Still, besides the women-led clubs on campuses, such as the Graduate Women in Business, and the fledgling “Manbassador” clubs popping up, most of the work to actually enroll more women has been centered in admissions offices.

Women representation at the top business schools and other graduate programs at USC. Graph from 50 by 30 Initiative report

With hard data in hand, the USC Marshall students began looking at what other schools with at least 40% women were doing. The team learned that the majority of those schools had separate webpages dedicated to women. “The website is the first touch-point in the admissions process and the face of the school,” according to the team’s robust 14-page report.

Many other schools used their web presence smartly to appeal to young professional women. The University of Michigan’s Ross School of Business highlighted the fact that 62% of the graduate student clubs on campus are led by women. Northwestern University’s Kellogg School of Management advertised weekly coffee on-campus chats every Monday and Friday as well as a Preview Day exclusively for women that included mock classes and a Q&A by career management staffers exclusively for women. The University of Washington’s Foster School of Business played up the fact that the Princeton Review ranked the school second in having the best resources for women. UC-Berkeley’s Haas School of Business prominently featured a video of an MBA student whose questioning of the status quo led to the student-led gender equity initiative at the school.
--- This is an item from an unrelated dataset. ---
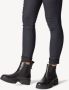 Tamaris dames chelsea boot leren laarzen enkellaars vrouwen leer M2590243 zwart - Thumbnail 7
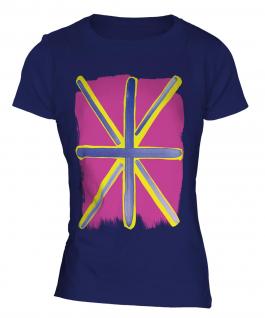 Pop Art Union Jack Ladies T-Shirt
While USC already had a page dedicated to women at Marshall, the students concluded that it was challenging to find and did not live where it could have the most impact under the admissions section. What’s more, the students agreed that Marshall’s website should feature profiles of current female students and alumni, host school-sponsored gender equity events and initiatives, and, put an emphasis on one-one-one touch-points for women from regularly scheduled coffee and lunch chats to webinars and happy hour social events. “Most importantly, women need more, direct programs that facilitate conversations between prospective women and current women,” according to the report. “Women reported that the biggest informational influence in choosing Marshall was talking with current women in the program.”

The study also found that many schools with higher percentages of female MBA students featured profiles of women students and/or faculty. The schools that routinely did this included Stnaford, Booth, MIT Sloan, Columbia, UCLA Anderson, NYU Stern, UNC Kenan-Flagler and Emory Goizueta. “By highlighting what women are doing for women, these schools display a deep sense of community, inclusivity and support that many prospective women are looking for in a business school,” the report concluded. The Marshall students also discovered that three quarters of the schools with public initiatives and centers to increase gender equity and/or women’s progress have achieved female MBA enrollments topping 40%.